→ **Source material**
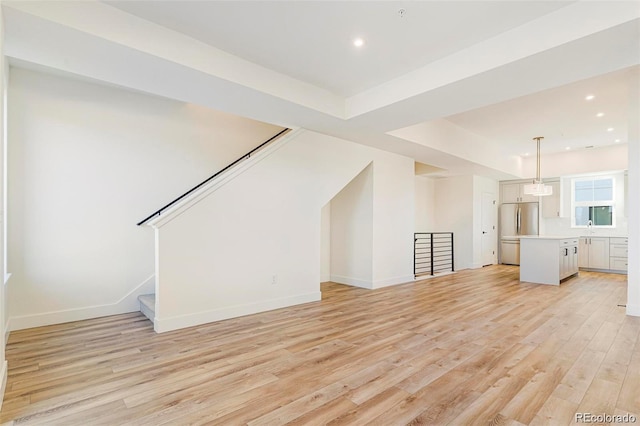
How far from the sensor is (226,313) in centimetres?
405

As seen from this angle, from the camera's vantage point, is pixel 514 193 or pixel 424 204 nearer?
pixel 424 204

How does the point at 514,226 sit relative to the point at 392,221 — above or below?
below

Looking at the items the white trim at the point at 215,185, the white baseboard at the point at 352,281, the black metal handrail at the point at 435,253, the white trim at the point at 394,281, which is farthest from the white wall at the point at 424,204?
the white trim at the point at 215,185

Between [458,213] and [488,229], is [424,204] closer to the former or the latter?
[458,213]

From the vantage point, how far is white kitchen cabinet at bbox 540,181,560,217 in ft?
28.9

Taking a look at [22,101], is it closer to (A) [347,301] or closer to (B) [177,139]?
(B) [177,139]

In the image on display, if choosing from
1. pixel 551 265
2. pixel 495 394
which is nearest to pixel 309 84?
pixel 495 394

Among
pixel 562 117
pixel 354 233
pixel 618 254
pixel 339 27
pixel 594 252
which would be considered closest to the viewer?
pixel 339 27

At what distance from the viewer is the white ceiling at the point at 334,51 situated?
2494 millimetres

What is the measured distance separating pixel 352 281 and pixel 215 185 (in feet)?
11.5

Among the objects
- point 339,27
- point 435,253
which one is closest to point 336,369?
point 339,27

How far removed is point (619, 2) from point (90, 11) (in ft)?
13.3

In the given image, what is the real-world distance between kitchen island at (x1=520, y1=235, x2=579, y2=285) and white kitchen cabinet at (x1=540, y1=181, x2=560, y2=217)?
209cm

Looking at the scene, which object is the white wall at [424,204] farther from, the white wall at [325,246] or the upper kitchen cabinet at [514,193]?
the white wall at [325,246]
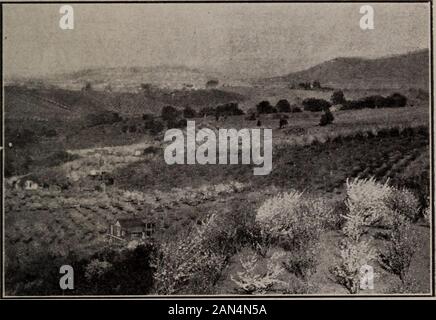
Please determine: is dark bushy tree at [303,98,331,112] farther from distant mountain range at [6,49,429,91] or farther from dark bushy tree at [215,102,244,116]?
dark bushy tree at [215,102,244,116]

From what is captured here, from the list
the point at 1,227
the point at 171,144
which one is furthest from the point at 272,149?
the point at 1,227

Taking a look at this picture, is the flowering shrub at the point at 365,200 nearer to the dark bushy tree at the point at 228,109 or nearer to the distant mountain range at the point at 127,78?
the dark bushy tree at the point at 228,109

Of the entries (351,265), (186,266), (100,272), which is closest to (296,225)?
(351,265)

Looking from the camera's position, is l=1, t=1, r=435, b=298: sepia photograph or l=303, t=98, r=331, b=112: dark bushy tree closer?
l=1, t=1, r=435, b=298: sepia photograph

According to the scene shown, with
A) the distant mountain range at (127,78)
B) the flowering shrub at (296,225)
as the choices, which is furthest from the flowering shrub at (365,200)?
the distant mountain range at (127,78)

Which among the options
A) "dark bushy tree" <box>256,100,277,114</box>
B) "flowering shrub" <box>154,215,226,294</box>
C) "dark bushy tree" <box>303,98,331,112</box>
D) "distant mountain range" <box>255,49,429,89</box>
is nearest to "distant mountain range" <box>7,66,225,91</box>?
"dark bushy tree" <box>256,100,277,114</box>

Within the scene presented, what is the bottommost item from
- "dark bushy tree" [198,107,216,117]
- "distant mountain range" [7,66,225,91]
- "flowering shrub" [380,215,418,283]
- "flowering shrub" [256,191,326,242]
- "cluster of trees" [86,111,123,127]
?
→ "flowering shrub" [380,215,418,283]
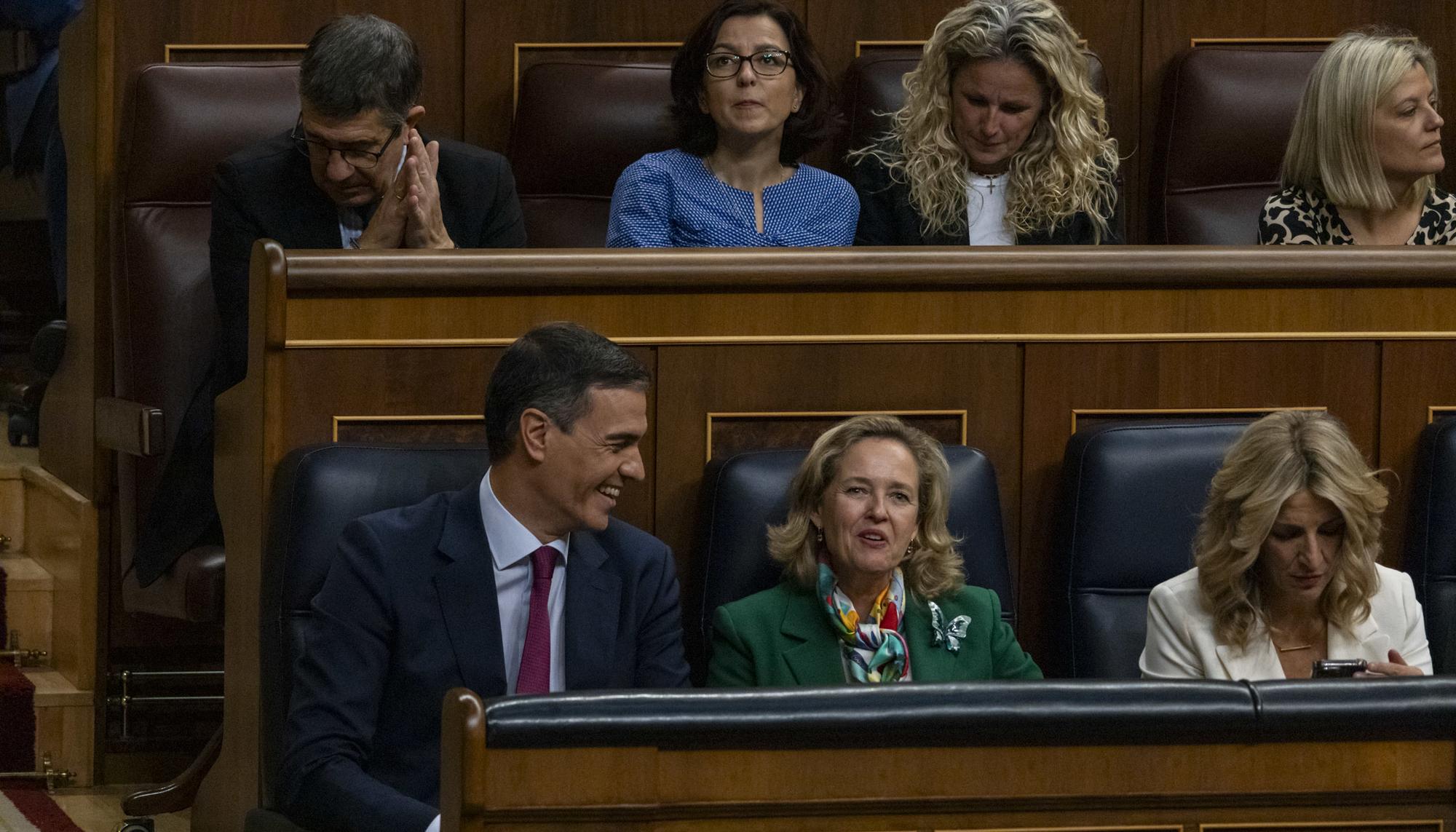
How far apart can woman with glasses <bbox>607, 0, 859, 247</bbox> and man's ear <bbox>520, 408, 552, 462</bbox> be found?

→ **Work to do**
From the entries above, gather every line that contains the word "furthest" and copy each one unchanged.

→ **Task answer**
which one is furthest from the point at 272,149?
as the choices, which is furthest from the flowering shrub at (365,200)?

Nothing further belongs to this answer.